Exercise
Find each line in the records below that contains the word "farther", and copy those lines in full.

=== Data shown ===

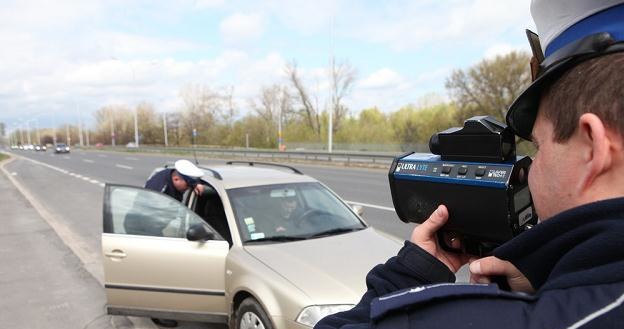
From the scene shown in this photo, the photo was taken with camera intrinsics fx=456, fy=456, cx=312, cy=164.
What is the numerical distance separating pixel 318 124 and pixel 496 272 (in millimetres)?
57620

===
=== Data shown ===

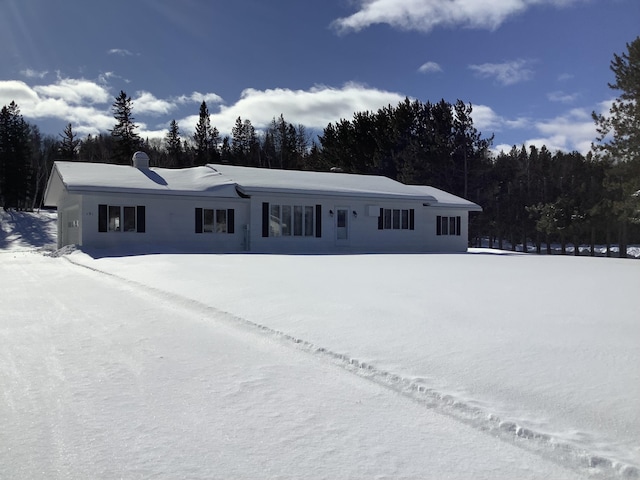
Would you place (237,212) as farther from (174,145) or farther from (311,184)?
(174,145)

===
=== Data shown ===

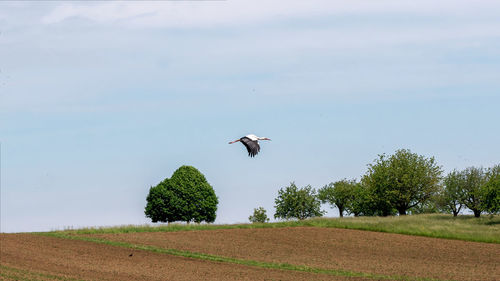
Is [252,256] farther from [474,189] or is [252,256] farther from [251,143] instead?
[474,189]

===

Result
Would you place (237,212) as farther from (174,145) or farther from (311,184)?
Is [252,256] farther from [474,189] or is [252,256] farther from [251,143] instead?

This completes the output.